In my day, girls with troubled relationships with their fathers became strippers; now they’re insufferable progressive influences.
Instead of bashing your dad online, maybe you should give him a call.
I understand that many people substitute religion for politics and practice it fervently, but imagine your father, alive and well on this planet right now, belittling you over politics. Life is too short and family is too precious. These fathers may be hard, but I’m sure these women, the staunch ideologues, are hard too.
Your relationship with your parents wasn’t built on cable news, so why let it end there? And it’s not going to be repaired by Waltz becoming vice president.

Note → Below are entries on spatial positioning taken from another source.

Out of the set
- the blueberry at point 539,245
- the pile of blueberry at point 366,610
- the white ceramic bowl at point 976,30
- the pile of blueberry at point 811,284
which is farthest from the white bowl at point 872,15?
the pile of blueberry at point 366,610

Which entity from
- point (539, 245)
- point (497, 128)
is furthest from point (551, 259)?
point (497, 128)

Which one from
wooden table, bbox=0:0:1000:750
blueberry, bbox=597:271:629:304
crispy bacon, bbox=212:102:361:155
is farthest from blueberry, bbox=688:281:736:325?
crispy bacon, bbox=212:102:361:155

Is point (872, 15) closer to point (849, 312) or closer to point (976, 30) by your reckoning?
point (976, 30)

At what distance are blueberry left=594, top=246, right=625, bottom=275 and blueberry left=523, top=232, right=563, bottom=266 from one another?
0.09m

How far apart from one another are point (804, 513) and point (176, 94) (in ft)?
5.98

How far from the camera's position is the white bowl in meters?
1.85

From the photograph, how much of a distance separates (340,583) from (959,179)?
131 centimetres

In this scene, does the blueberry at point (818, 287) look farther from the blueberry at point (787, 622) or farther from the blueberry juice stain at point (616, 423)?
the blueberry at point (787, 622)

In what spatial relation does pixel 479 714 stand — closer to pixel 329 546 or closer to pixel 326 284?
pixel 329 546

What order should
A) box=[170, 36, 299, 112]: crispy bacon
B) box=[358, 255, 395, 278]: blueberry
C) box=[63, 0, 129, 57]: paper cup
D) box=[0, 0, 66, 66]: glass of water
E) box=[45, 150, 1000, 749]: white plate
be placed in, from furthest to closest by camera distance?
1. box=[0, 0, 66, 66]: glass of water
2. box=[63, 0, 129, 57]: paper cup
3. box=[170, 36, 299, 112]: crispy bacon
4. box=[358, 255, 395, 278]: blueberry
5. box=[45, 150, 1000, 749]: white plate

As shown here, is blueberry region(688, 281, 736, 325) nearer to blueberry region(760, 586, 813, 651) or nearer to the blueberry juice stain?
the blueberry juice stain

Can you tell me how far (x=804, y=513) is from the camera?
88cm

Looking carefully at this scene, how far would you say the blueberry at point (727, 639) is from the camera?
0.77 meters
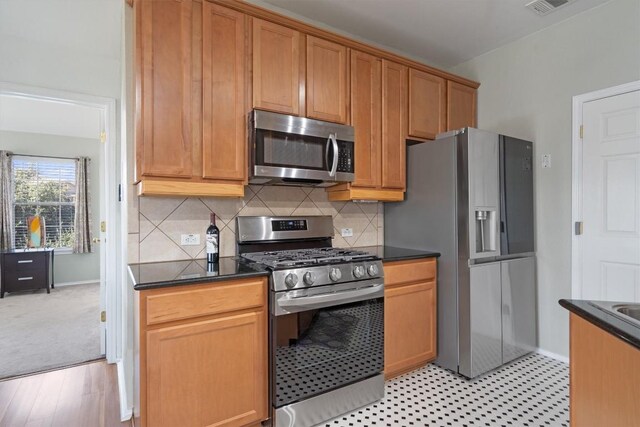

Many in the media are gleeful about this Waltz “dad” fest: The Washington Post breathlessly tweeted about a $40 camo hat sold by the Harris/Waltz campaign, calling it “a parody of the Minnesota governor’s trademark Midwestern dad fashion with aplomb that’s just as MAGA-worthy.”
on the other hand, Salon Story Declaration“Tim Waltz’s usual fatherly energy is upsetting MAGA.”
But it’s mostly confused people on the left who have familial illusions about Harris and Waltz.
Sure, leaders and candidates may have the maternal or paternal traits that endear us to them. But forming this kind of parental attachment is creepy. It’s infantilizing and reeks of a desire for authoritarianism. These leaders, after all, work for you, the taxpayers. Personally, I have no desire to have a politician, whether right or left, as a parent.
But maybe some Democrats just want to recreate their childhoods when their parents paid for everything, but this time with government money.
After all, as Waltz said on a recent “White Guys for Harris” Zoom call, “one man’s socialism is another man’s neighborliness.”